Junie’s mouth closed tight as a clam.

Nillson trundled up the stairs, and he and Dad went at her for twenty minutes. They were unable to get any more information out of her, not under threat or promise. Ginger-colored Gulliver Ryan showed up halfway through and offered some questions of his own, but Junie still wouldn’t talk.

Sheriff Nillson used our kitchen phone to call in an APB on Theodore Godo. Agent Ryan stayed behind to keep an eye on Junie and me.

It all happened at the speed of light.

After Dad and Sheriff Nillson left and Agent Ryan was settled downstairs, I went to the loose board in my bedroom. I pulled out the Anacin bottle containing a bunch of Mrs. Hansen’s heart medicine, a sprinkle of her happy pills, and an actual Anacin or two.

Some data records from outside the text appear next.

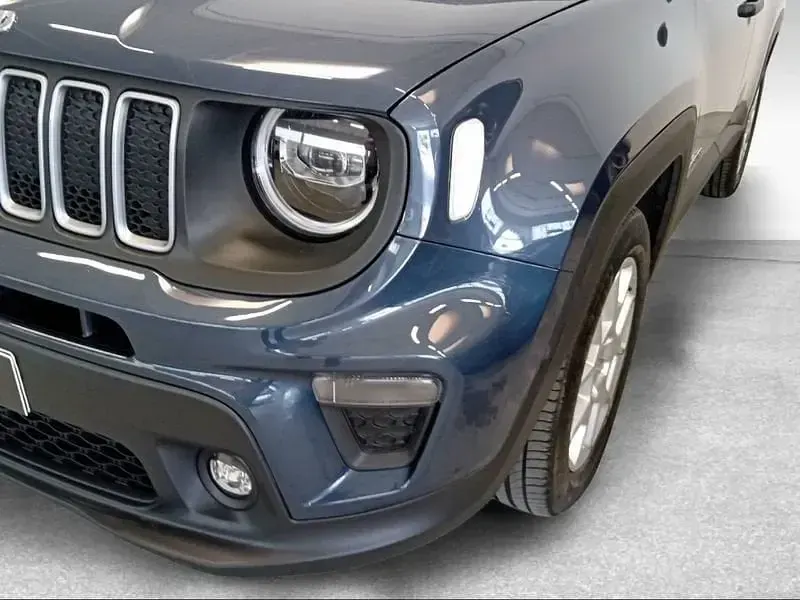 Usata Jeep Renegade Limited 131 CV (96 kW) 2024 Blu SUV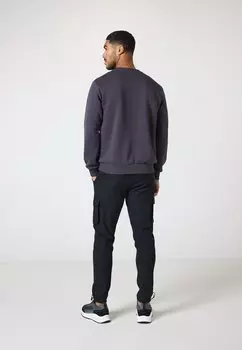 Толстовка SPRAY ARTIST TEDDY CREWNECK CLOSURE London, темно-серый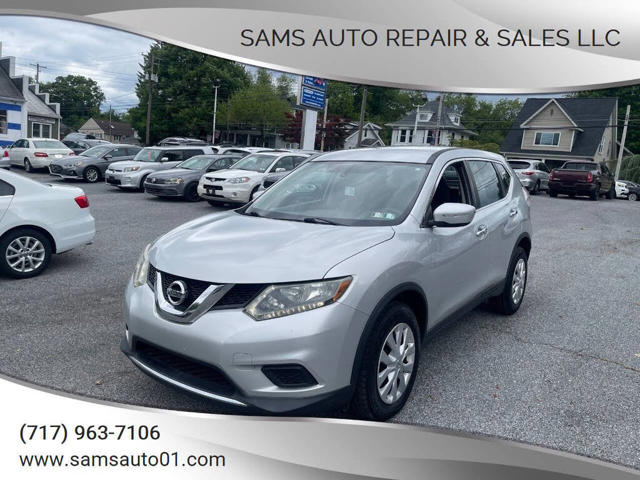 2014 Nissan Rogue S AWD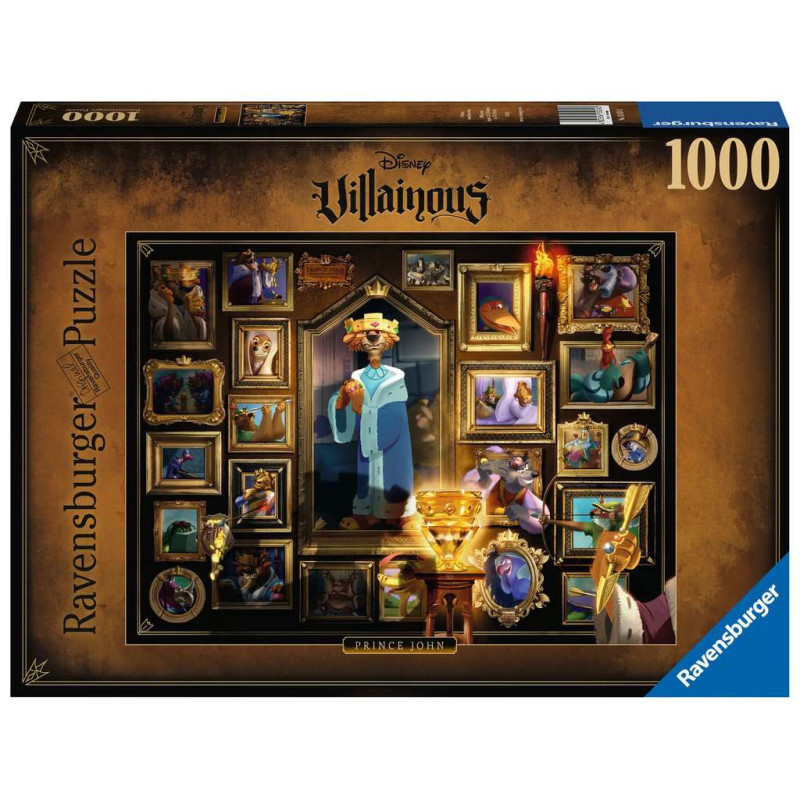Puzzle Ravensburger Villainous   Prince Jean (1000 pièces)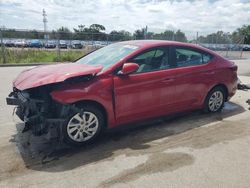 Salvage cars for sale at Orlando, FL auction: 2020 Hyundai Elantra SE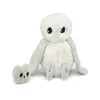 Image de Peluche chouette polaire maman et son b?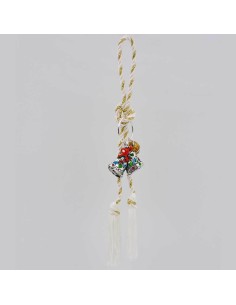 Decorazione per Albero di Natale Campanelle in Argento...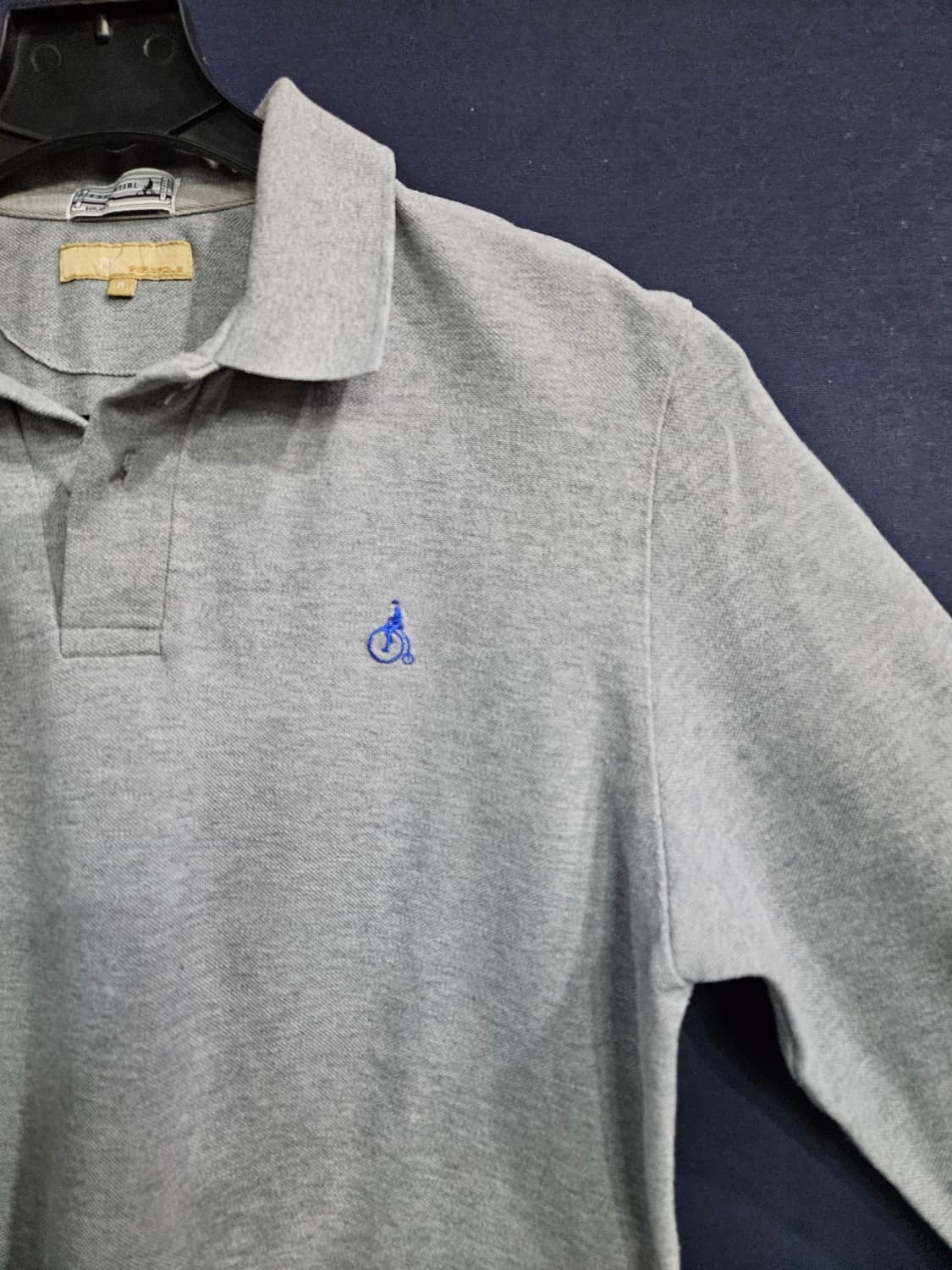 빈폴 그레이 남성 95 카라긴팔티  상품이미지4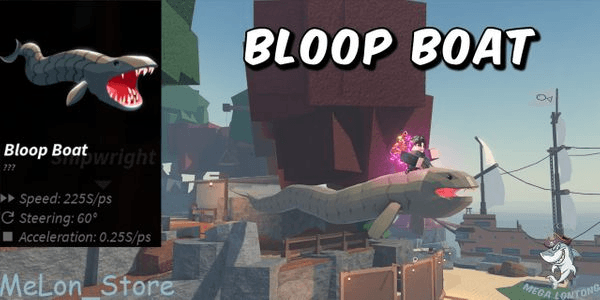 Gambar Product Bloop Boat (Limited Boats) - Fish - RBL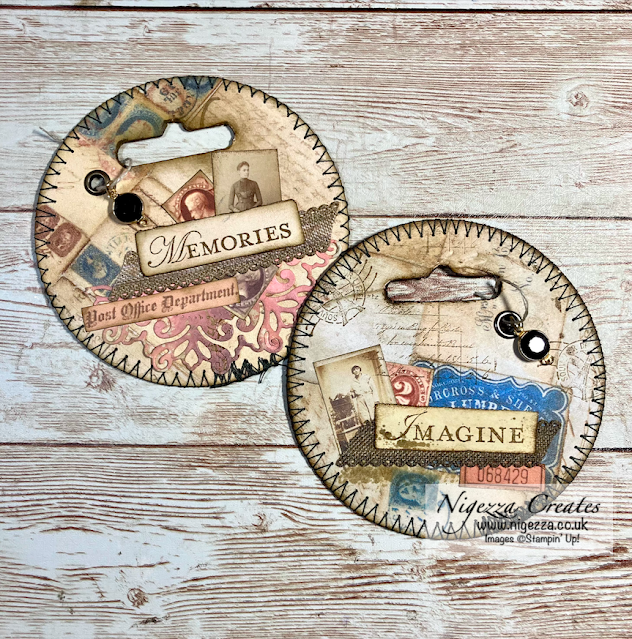 Let's Upcycle Some Packaging Into Vintage Tags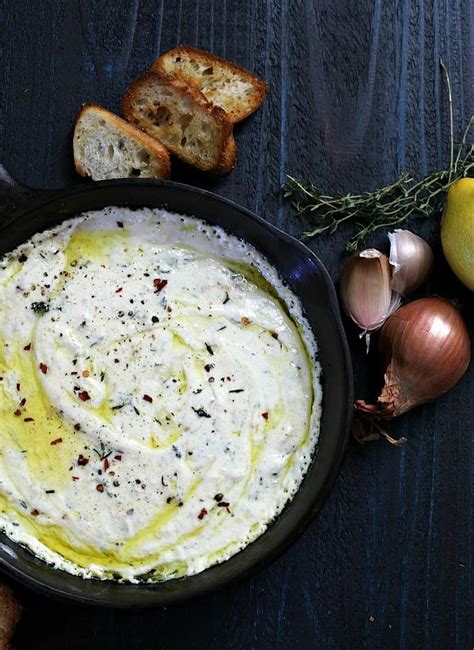 baked-ricotta-with-lemon-thyme-and-parmesan-cheese image
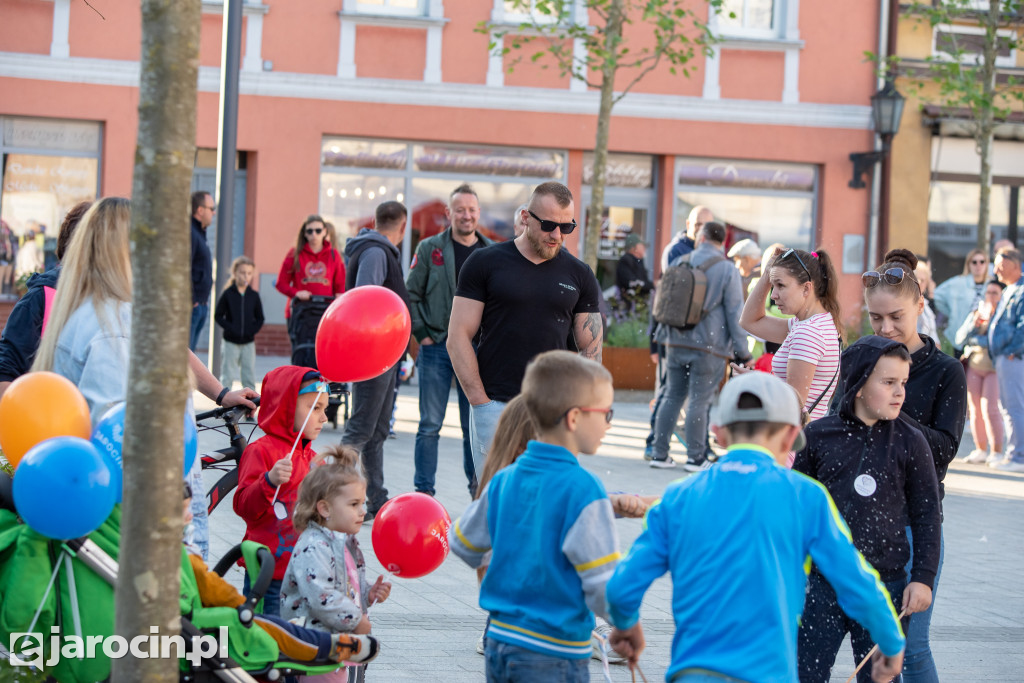 Otwarcie jarocińskiego rynku po rewitalizacji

Sheriff Nillson had claimed Maureen likely took enough heart medicine to slow her down so that she wouldn’t fight back when she was drowning.

I’d pilfered it for myself with a vague idea of doing the same.

Not anymore.

Now I was going to make Ed swallow every last damn pill.

CHAPTER 49

That night, I spoiled Junie rotten with the spaghetti and meatballs, mint chocolate chip ice cream for dessert, and her pick of television shows. It was uncomfortable with Agent Ryan there at first, but he sat in a chair by the door, and after a while that’s what he felt like: a chair by the door.